• _To be done_
Rewrite the records from the line containing "Which of (170,137)" through the end of the records, changing "optical center" to "camera lens" and leaving everything else unchanged; give only those lines.

• _Records shown_
════════════════
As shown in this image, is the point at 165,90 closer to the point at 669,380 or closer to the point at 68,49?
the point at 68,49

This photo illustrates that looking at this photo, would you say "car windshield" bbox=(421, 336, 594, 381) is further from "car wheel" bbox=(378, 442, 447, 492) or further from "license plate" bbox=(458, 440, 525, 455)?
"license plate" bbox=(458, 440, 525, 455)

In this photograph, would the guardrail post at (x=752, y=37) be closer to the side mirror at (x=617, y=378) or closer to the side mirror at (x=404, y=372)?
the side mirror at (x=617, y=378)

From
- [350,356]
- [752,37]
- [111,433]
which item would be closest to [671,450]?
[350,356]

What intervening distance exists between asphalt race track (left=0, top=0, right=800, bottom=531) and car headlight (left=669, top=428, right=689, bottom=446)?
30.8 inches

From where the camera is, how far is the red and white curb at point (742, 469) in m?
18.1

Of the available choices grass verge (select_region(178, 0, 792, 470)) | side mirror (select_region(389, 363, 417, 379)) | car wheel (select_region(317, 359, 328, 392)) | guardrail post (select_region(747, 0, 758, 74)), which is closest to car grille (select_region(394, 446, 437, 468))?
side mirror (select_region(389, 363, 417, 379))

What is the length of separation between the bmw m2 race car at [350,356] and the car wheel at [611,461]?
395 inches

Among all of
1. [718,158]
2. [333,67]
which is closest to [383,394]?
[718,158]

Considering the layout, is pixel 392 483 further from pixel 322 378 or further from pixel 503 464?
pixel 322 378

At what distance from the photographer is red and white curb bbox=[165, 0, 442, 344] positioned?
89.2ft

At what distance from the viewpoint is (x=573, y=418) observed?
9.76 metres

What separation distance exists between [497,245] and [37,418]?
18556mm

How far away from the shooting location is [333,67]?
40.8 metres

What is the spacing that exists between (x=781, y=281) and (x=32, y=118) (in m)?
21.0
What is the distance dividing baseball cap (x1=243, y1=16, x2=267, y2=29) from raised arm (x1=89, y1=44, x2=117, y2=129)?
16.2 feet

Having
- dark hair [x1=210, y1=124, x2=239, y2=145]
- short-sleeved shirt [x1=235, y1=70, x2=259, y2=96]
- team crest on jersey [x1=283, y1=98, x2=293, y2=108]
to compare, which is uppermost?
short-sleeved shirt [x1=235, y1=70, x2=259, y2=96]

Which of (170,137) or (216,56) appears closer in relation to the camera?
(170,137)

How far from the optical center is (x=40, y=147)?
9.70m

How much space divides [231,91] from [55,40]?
════════════════
• _Output_
Which of (170,137) or (216,56) appears closer in relation to the camera?
(170,137)

How far from the camera lens is (x=40, y=147)?
9.70m

How much space divides [231,91] from [55,40]?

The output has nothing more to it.